Journal de l'année Édition 1970 1970Éd. 1970

– Les Américains ne croient plus à l'efficacité des réunions de Paris : le 20 novembre 1969, Cabot Lodge, chef de la délégation, démissionne. Son poste reste vacant jusqu'au 1er juillet ; David Bruce le remplace.

– Les Sud-Vietnamiens, qui avaient été les adversaires les plus résolus de la conférence de Paris, en sont aujourd'hui les participants actifs. Plus les négociations traînent, plus elles leur permettent de durcir leur position et de discuter d'égal à égal avec Hanoi.

– Les Nord-Vietnamiens veulent amener les Américains à de nouvelles concessions sans commune mesure avec celles qu'ils sont obligés de faire. Ils les ont obligés à arrêter les raids sur le Nord et à ouvrir les négociations au FNL ; ils espèrent que Washington finira par accepter leurs exigences.

– Le Front national de libération observe la même attitude qu'Hanoi, comptant sur la lassitude ou l'écœurement de l'opinion publique américaine devant cette guerre qui n'en finit pas de finir.

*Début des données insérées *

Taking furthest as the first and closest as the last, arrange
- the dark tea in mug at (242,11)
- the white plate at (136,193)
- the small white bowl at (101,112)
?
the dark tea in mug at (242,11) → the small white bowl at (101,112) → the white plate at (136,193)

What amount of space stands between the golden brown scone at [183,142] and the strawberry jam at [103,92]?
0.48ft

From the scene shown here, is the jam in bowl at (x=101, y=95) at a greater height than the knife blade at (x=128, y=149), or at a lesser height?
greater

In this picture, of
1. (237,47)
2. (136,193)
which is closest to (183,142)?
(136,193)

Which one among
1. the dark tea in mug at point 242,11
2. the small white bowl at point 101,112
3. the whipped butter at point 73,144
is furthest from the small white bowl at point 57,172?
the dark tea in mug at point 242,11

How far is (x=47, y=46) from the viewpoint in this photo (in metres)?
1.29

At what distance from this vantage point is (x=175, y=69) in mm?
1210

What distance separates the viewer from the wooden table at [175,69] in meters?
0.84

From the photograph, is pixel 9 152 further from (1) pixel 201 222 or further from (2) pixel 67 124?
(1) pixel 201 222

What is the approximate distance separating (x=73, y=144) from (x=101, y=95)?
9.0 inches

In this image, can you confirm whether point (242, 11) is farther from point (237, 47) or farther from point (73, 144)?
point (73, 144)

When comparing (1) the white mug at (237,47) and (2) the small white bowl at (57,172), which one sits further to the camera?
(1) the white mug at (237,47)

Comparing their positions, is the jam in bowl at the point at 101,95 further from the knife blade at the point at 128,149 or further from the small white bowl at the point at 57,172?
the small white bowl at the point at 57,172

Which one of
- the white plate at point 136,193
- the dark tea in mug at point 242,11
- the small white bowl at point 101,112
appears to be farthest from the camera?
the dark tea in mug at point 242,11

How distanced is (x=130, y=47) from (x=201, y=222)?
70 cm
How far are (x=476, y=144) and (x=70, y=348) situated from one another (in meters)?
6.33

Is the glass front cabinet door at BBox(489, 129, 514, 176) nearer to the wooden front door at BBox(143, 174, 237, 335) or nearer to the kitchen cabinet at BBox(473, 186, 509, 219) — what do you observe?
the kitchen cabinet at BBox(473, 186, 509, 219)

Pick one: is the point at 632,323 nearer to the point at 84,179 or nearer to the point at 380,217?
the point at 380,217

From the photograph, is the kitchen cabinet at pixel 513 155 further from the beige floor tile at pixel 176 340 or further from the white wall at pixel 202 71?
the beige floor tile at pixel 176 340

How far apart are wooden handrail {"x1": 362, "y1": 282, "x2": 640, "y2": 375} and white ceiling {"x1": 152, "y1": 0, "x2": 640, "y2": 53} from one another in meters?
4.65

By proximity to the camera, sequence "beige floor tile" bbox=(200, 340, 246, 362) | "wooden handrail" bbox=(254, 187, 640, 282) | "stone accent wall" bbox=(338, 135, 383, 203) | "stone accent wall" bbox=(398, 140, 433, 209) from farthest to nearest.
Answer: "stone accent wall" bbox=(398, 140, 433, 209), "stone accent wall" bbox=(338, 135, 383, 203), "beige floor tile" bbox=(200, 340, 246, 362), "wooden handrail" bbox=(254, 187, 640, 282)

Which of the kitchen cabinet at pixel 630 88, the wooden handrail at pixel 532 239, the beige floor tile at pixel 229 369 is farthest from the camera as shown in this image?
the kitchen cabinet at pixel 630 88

Aucun accord, dans ces conditions, n'est possible, à moins que l'intervention au Cambodge ne fasse éclater la négociation de Paris et réunir une conférence d'ensemble sur l'Indochine.

Cambodge

C'est un pays déchiré. Le fragile équilibre que le prince Sihanouk avait plus ou moins maintenu durant des années est définitivement rompu. Le gouvernement Lon Nol ne peut faire face seul à la situation. Les effectifs de l'armée khmère sont trop faibles, son équipement trop disparate et trop ancien pour qu'il puisse espérer tenir tête aux forces procommunistes malgré la mobilisation générale décrétée le 25 juin 1970. Ses alliés (le Viêt-nam du Sud et la Thaïlande) lui ont promis une aide, mais il est douteux qu'elle soit suffisante. D'autre part, Sihanouk, en créant à Pékin un gouvernement rival susceptible de s'installer en territoire cambodgien dans les zones contrôlées par ses partisans, peut accroître encore son influence. Sans que l'on sache exactement ce que représente le front de libération créé par l'ancien chef de l'État, on peut penser qu'il constitue une force réelle rompue aux techniques de la guérilla.

Laos

L'intervention américaine au Cambodge a d'une certaine manière rompu également l'équilibre laotien, déjà fort menacé (Journal de l'année 1968-69). Au cours de l'été 1969, le prince Sihanouk (pour faire des concessions à la droite) avait fermé le port de Sihanoukville à l'acheminement des armes pour le Viêt-cong, ce qui avait conduit à un renforcement des différentes voies de la piste Ho Chi Minh. Mais à partir du moment où les Américains et les Sud-Vietnamiens détruisaient les sanctuaires vietcongs au Cambodge et démantelaient les arrivées de la célèbre piste, les communistes se trouvaient contraints de mettre en œuvre de nouvelles communications et de nouvelles bases. Le Laos est devenu une des régions clefs de cette stratégie. Le Pathet Lao du prince Souphanouvong et ses alliés vietcongs et nord-vietnamiens ont jeté dans la balance tout le poids de leurs forces. En occupant, le 30 avril, Attopeu, puis, le 9 juin, Saravane (repris quelques jours plus tard par les troupes gouvernementales), en contrôlant la vallée du Mékong, en prenant pied sur le plateau des Bolovens, ils ont reconstitué, à l'ouest de la piste Ho Chi Minh, des liaisons et des bases qui constituent la prolongation de leurs opérations au Cambodge.

Les raids américains au Laos se multiplient, mais seule — semble-t-il — une offensive terrestre permettrait de venir à bout de ces nouveaux sanctuaires. Ni les Américains ni les Sud-Vietnamiens ne sont prêts à se lancer dans une telle aventure, ne serait-ce que pour des raisons politiques. En dépit des combats, le chef du gouvernement laotien, le prince Souvana-Phouma (neutraliste), et son demi-frère ennemi, le prince Souphanouvong, conservent le contact.

Thaïlande

Allié le plus fidèle, le plus sûr, le plus compréhensif des États-Unis dans le Sud-Est asiatique, la Thaïlande est aujourd'hui partagée entre son désir de s'engager effectivement au Cambodge aux côtés des Américains et des Sud-Vietnamiens et la crainte d'être entraînée dans une guerre qui jusque-là a épargné son territoire. L'aide économique et militaire de Washington, les puissantes bases américaines (d'où partent les B-52 qui pilonnent le Viêt-nam, le Cambodge et le Laos) avaient permis à la Thaïlande de vivre dans la paix.